(Lines in a dataset)
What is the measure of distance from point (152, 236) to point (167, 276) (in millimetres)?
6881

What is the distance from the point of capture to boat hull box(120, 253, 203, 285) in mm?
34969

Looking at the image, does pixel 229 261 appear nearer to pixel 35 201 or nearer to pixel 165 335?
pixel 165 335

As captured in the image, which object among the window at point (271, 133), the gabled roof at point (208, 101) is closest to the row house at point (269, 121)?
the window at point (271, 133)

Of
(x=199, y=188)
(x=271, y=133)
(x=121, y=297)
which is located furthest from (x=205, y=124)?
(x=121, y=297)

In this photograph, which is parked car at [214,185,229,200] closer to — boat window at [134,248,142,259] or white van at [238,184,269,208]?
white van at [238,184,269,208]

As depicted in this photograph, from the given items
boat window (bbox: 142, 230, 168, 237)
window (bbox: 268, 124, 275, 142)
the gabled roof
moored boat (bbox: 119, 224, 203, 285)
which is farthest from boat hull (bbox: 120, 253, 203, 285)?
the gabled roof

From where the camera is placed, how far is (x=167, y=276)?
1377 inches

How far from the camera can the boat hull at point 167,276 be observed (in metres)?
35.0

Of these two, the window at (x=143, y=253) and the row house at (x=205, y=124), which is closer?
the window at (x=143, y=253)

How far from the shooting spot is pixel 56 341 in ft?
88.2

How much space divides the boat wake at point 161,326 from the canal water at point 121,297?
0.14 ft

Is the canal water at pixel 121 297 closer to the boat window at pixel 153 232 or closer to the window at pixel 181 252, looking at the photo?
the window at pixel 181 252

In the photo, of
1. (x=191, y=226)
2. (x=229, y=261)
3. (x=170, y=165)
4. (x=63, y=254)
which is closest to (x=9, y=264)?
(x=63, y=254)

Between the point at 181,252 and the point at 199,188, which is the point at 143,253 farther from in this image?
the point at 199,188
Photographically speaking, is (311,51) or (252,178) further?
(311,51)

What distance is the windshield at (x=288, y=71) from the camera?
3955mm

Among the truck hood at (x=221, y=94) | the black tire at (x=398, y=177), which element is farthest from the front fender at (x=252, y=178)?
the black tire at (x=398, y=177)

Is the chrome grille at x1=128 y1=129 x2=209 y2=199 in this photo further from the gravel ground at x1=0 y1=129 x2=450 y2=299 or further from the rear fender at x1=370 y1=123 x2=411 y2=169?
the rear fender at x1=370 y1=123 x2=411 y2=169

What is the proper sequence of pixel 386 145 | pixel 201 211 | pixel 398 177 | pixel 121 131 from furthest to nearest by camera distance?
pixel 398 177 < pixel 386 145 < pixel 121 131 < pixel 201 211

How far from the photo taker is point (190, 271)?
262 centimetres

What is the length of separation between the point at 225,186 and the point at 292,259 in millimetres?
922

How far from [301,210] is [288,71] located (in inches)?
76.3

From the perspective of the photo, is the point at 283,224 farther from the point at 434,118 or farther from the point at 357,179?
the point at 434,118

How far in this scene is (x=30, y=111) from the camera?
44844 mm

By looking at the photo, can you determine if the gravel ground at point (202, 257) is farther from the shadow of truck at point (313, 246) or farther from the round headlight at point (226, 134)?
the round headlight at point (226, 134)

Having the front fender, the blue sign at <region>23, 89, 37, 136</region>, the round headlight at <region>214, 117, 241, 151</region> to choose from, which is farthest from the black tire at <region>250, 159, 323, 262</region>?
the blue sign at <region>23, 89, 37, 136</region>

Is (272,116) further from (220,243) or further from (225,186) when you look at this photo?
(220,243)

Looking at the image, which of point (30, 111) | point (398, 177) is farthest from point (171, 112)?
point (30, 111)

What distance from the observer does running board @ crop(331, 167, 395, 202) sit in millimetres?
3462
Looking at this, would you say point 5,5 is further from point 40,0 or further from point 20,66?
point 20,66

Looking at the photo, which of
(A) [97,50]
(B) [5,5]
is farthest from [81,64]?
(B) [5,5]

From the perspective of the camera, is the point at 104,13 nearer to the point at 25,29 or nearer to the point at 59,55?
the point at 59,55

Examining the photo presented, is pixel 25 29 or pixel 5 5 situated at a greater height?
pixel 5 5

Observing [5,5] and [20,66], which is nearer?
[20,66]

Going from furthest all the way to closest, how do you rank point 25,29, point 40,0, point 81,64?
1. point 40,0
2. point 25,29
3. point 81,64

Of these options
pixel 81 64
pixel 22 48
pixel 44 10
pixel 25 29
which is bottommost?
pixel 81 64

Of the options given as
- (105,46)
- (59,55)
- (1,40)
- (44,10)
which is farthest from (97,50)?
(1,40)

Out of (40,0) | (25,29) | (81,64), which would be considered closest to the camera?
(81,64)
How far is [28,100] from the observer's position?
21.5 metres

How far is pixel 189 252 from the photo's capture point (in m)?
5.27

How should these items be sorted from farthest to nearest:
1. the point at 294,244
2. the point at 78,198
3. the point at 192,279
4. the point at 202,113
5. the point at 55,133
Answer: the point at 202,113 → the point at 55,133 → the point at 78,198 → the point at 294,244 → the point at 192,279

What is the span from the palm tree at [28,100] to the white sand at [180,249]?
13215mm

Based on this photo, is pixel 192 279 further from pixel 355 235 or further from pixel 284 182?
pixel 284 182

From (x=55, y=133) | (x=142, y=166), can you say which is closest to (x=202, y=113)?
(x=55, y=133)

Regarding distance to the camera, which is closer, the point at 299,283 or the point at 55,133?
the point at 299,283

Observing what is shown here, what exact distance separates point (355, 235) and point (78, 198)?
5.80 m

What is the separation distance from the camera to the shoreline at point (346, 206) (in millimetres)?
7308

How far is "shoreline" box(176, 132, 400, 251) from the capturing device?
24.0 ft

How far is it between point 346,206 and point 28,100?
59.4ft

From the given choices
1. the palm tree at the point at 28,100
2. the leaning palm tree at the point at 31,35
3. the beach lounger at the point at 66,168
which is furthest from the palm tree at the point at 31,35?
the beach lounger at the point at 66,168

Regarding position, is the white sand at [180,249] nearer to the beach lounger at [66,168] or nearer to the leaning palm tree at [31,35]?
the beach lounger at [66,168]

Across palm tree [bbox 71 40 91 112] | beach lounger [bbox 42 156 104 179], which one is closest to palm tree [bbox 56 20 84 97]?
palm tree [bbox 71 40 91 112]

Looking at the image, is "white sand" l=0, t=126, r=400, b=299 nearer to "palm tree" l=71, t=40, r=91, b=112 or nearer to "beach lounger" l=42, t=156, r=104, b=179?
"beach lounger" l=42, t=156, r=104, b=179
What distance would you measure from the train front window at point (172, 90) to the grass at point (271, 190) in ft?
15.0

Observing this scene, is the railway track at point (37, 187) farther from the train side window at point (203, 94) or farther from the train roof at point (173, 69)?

DESCRIPTION OF THE TASK ▸ Copy every one of the lines above word for word, changing nothing.

ANSWER TO THIS PROBLEM ▸
What is the measure of distance from point (152, 236) to point (167, 276) (in millimetres)?
6881

What is the distance from the point of capture to boat hull box(120, 253, 203, 285) in mm?
34969

Looking at the image, does pixel 229 261 appear nearer to pixel 35 201 or nearer to pixel 165 335?
pixel 165 335

As captured in the image, which object among the window at point (271, 133), the gabled roof at point (208, 101) is closest to the row house at point (269, 121)?
the window at point (271, 133)

Of
(x=199, y=188)
(x=271, y=133)
(x=121, y=297)
which is located furthest from (x=205, y=124)?
(x=121, y=297)

In this photograph, which is parked car at [214,185,229,200] closer to — boat window at [134,248,142,259] or white van at [238,184,269,208]?
white van at [238,184,269,208]

As depicted in this photograph, from the given items
boat window (bbox: 142, 230, 168, 237)
window (bbox: 268, 124, 275, 142)
the gabled roof
moored boat (bbox: 119, 224, 203, 285)
which is farthest from boat hull (bbox: 120, 253, 203, 285)?
the gabled roof

From where the camera is placed, how far is (x=167, y=276)?
1377 inches

How far from the camera can the boat hull at point 167,276 be observed (in metres)?
35.0

Of these two, the window at (x=143, y=253) and the row house at (x=205, y=124), which is closer?
the window at (x=143, y=253)

How far from the shooting spot is pixel 56 341 in ft?
88.2

How much space divides the boat wake at point 161,326 from the canal water at point 121,297?
0.14 ft

Is the canal water at pixel 121 297 closer to the boat window at pixel 153 232 or closer to the window at pixel 181 252, looking at the photo?
the window at pixel 181 252

In the photo, of
1. (x=191, y=226)
2. (x=229, y=261)
3. (x=170, y=165)
4. (x=63, y=254)
which is closest to (x=9, y=264)?
(x=63, y=254)

Between the point at 181,252 and the point at 199,188, which is the point at 143,253 farther from in this image?
the point at 199,188
Photographically speaking, is (311,51) or (252,178) further?
(311,51)

What distance is the windshield at (x=288, y=71) from the camera?
3955mm

Among the truck hood at (x=221, y=94) | the black tire at (x=398, y=177), which element is farthest from the front fender at (x=252, y=178)?
the black tire at (x=398, y=177)

Is the chrome grille at x1=128 y1=129 x2=209 y2=199 in this photo further from the gravel ground at x1=0 y1=129 x2=450 y2=299 or further from the rear fender at x1=370 y1=123 x2=411 y2=169?
the rear fender at x1=370 y1=123 x2=411 y2=169

What is the proper sequence of pixel 386 145 | pixel 201 211 | pixel 398 177 | pixel 121 131 from furthest to nearest by camera distance?
pixel 398 177 < pixel 386 145 < pixel 121 131 < pixel 201 211

How far from the photo taker is point (190, 271)?
262 centimetres

What is the length of separation between the point at 225,186 and the point at 292,259 in millimetres?
922

How far from [301,210] is [288,71] located (in inches)?
76.3

From the perspective of the photo, is the point at 283,224 farther from the point at 434,118 or farther from the point at 357,179?
the point at 434,118

How far in this scene is (x=30, y=111) from the camera?
44844 mm

By looking at the photo, can you determine if the gravel ground at point (202, 257) is farther from the shadow of truck at point (313, 246) or farther from the round headlight at point (226, 134)?
the round headlight at point (226, 134)

Having the front fender, the blue sign at <region>23, 89, 37, 136</region>, the round headlight at <region>214, 117, 241, 151</region> to choose from, which is farthest from the black tire at <region>250, 159, 323, 262</region>?
the blue sign at <region>23, 89, 37, 136</region>

Is (272,116) further from (220,243) or further from (225,186) when you look at this photo?
(220,243)

Looking at the image, which of point (30, 111) | point (398, 177) is farthest from point (171, 112)?
point (30, 111)

What distance from the observer does running board @ crop(331, 167, 395, 202) sit in millimetres?
3462
Looking at this, would you say point 5,5 is further from point 40,0 or further from point 20,66?
point 20,66

Looking at the photo, which of
(A) [97,50]
(B) [5,5]
is farthest from [81,64]?
(B) [5,5]

From the perspective of the camera, is the point at 104,13 nearer to the point at 25,29 or nearer to the point at 59,55?
the point at 59,55

Examining the photo presented, is pixel 25 29 or pixel 5 5 situated at a greater height?
pixel 5 5

Observing [5,5] and [20,66], which is nearer?
[20,66]

Going from furthest all the way to closest, how do you rank point 25,29, point 40,0, point 81,64?
1. point 40,0
2. point 25,29
3. point 81,64

Of these options
pixel 81 64
pixel 22 48
pixel 44 10
pixel 25 29
which is bottommost?
pixel 81 64

Of the options given as
- (105,46)
- (59,55)
- (1,40)
- (44,10)
which is farthest from (97,50)?
(1,40)

Out of (40,0) | (25,29) | (81,64), which would be considered closest to the camera?
(81,64)
How far is [28,100] from the observer's position?
21.5 metres

How far is pixel 189 252 from the photo's capture point (in m)?
5.27

How should these items be sorted from farthest to nearest:
1. the point at 294,244
2. the point at 78,198
3. the point at 192,279
4. the point at 202,113
5. the point at 55,133
Answer: the point at 202,113 → the point at 55,133 → the point at 78,198 → the point at 294,244 → the point at 192,279

What is the span from the palm tree at [28,100] to the white sand at [180,249]?
13215mm

Based on this photo, is pixel 192 279 further from pixel 355 235 or further from pixel 284 182?
pixel 284 182

From (x=55, y=133) | (x=142, y=166), can you say which is closest to (x=202, y=113)?
(x=55, y=133)

Regarding distance to the camera, which is closer, the point at 299,283 or the point at 55,133?
the point at 299,283

Observing what is shown here, what exact distance separates point (355, 235) and point (78, 198)?
5.80 m

What is the separation distance from the camera to the shoreline at point (346, 206) (in millimetres)?
7308

How far is "shoreline" box(176, 132, 400, 251) from the capturing device?
24.0 ft

How far is it between point 346,206 and point 28,100?
59.4ft

From the given choices
1. the palm tree at the point at 28,100
2. the leaning palm tree at the point at 31,35
3. the beach lounger at the point at 66,168
which is furthest from the palm tree at the point at 31,35?
the beach lounger at the point at 66,168

Regarding position, is the white sand at [180,249] nearer to the beach lounger at [66,168] or nearer to the leaning palm tree at [31,35]?
the beach lounger at [66,168]

Across palm tree [bbox 71 40 91 112] | beach lounger [bbox 42 156 104 179], which one is closest to palm tree [bbox 56 20 84 97]?
palm tree [bbox 71 40 91 112]

Looking at the image, is "white sand" l=0, t=126, r=400, b=299 nearer to "palm tree" l=71, t=40, r=91, b=112 or nearer to "beach lounger" l=42, t=156, r=104, b=179?
"beach lounger" l=42, t=156, r=104, b=179
What distance would you measure from the train front window at point (172, 90) to the grass at point (271, 190) in ft?
15.0

Observing this scene, is the railway track at point (37, 187) farther from the train side window at point (203, 94) or farther from the train roof at point (173, 69)?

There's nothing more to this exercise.